_TASKS TO CARRY OUT:_
**1.** In the opinion piece on the city's covid fight, what epigram from the 40s does Murphy's Law express?
**2.** Resume the opinion piece on the city's covid fight, writing on from its last sentence.

_EXCERPT:_
______________________________

JUST when a great improvement in our city’s fight against the covid pandemic appeared possible, Murphy’s Law has taken and hijacked center stage. That 40s epigram that says, “If anything can go wrong, it will”, still holds true after all, even with today’s supposedly-improved scientific standards and methods at planning and such.
One cannot be but inspired and optimistic even, by what has been previously laid out, as so religiously documented in the news: a lot of impressive modeling, simulations and forecasting done by experts in the field, then segued with the actual application at battling covid by both medical and government institutions. Public cooperation had likewise been exemplary at the outset, so that for a while, we had become some sort of model student in the country’s classroom. Throughout all these, even this die-hard pessimist civilian’s point of view, had been 60-40 hopeful.
However, reality really bites (and hard) because as they say in Spain, “It is not everyday that the matador wins, señor.” At this, the Tagalog slang “Anyare?” or what-the-hell-happened, is apt, and lingering on everyone’s minds. To add, we might as well ask why in Davao lingo, “Batman?”
Meanwhile back at the homestead, be careful with what you have to say because your proverbial slip might be showing. In these days of paranoid and out-of-place political correctness, anything you utter (in disgust or appreciation) may be held against you in a court of social media. At this, if you choose to blame government or any of its institutions, you could be labeled flatly as a yellow political sympathizer or worse, a fist-clenching leftist. Blaming people on the other hand might make you anti-people or anti-poor, anti-church, anti-women or anti-anything. What does it make you if you just blame covid?

______________________________

(Entries drawn from a collection)

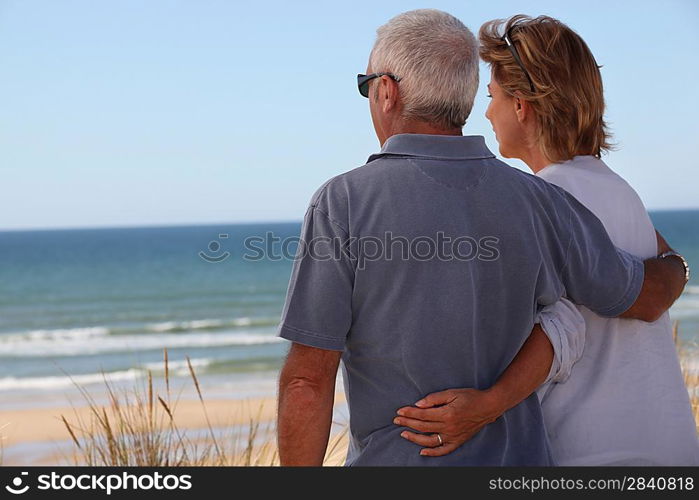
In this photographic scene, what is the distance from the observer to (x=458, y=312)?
1.80 m

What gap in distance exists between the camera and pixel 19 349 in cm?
1762

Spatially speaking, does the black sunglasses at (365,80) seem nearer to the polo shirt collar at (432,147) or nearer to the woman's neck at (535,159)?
the polo shirt collar at (432,147)

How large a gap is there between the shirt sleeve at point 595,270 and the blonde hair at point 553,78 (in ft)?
0.96

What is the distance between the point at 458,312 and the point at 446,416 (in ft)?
0.74

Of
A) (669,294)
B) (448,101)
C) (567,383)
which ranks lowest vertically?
(567,383)

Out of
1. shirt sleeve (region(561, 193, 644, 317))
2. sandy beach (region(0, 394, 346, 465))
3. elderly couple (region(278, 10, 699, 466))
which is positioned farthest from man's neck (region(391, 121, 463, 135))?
sandy beach (region(0, 394, 346, 465))

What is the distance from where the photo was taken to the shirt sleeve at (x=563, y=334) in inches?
77.4

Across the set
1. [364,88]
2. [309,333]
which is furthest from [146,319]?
[309,333]

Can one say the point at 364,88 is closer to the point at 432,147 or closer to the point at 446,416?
the point at 432,147

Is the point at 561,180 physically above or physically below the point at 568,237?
above

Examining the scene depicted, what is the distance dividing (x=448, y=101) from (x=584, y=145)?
595 millimetres

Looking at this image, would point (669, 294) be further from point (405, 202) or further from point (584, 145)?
point (405, 202)

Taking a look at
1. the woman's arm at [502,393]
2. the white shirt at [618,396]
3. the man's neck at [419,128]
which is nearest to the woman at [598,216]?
the white shirt at [618,396]
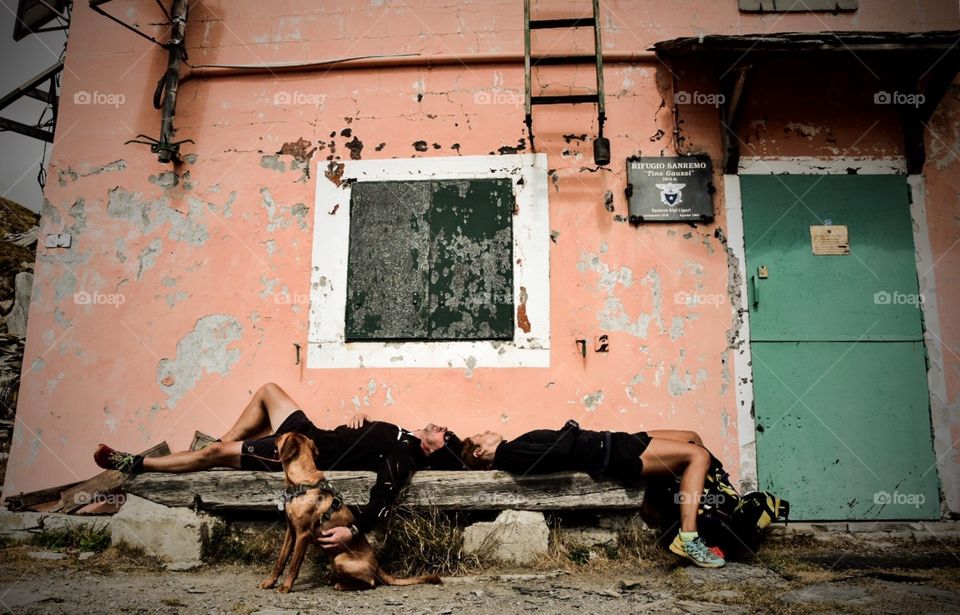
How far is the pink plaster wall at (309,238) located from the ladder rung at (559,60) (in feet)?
0.48

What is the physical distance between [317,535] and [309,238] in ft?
9.42

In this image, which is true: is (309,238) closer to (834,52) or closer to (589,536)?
(589,536)

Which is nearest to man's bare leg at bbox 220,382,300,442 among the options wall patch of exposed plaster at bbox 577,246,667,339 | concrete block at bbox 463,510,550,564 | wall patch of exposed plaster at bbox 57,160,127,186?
concrete block at bbox 463,510,550,564

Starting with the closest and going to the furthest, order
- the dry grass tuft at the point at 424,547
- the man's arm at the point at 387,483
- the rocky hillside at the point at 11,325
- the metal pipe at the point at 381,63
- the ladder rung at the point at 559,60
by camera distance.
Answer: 1. the man's arm at the point at 387,483
2. the dry grass tuft at the point at 424,547
3. the ladder rung at the point at 559,60
4. the metal pipe at the point at 381,63
5. the rocky hillside at the point at 11,325

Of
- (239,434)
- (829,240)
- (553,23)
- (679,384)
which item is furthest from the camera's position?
(553,23)

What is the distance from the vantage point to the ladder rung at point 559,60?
5391 mm

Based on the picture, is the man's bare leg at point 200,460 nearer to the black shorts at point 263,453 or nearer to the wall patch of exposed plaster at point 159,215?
the black shorts at point 263,453

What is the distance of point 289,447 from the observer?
3.71 m

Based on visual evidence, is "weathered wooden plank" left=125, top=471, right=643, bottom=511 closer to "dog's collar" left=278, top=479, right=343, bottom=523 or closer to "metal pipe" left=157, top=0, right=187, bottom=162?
"dog's collar" left=278, top=479, right=343, bottom=523

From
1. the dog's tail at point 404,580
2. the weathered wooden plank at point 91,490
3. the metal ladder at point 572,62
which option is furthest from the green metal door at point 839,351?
the weathered wooden plank at point 91,490

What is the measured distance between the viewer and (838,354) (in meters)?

______________________________

_ANSWERS BY ITEM NUMBER:_
**1.** "If anything can go wrong, it will."

**2.**
Some claim that the quarantine may have proved to be mentally exhausting for people, caused by our natural fear of catching the virus and made more difficult with growing instability in logistics and financial matters. Just to leave it there would however be fruitless, because when we consider the repercussions of these, that are contrary to prescribed protocols, is the risk worth it in the end?
Of course, other factors also come into play. We have become so polarized that our prevailing beliefs on practically anything seem to find their backup source in shared social media memes, which are then collated via self-generated twitter hashtags, and then lastly packaged and accepted as norm.
Just as suddenly, it seems that critical thinking and science might as well be damned, with all this blaming conveniently hurled left and right, and in front and back of the room. In a sense, it has become like a virus itself, breeding along with other negative human traits that have come out of the box during this human crisis.
Look on the bright side, some may say, but where? In the end, with all the excuses that have been said in defending anyone’s going out which may have led to the city’s worsened state, preventing our own demise, or that of others, not to mention our loved ones, is still the best excuse.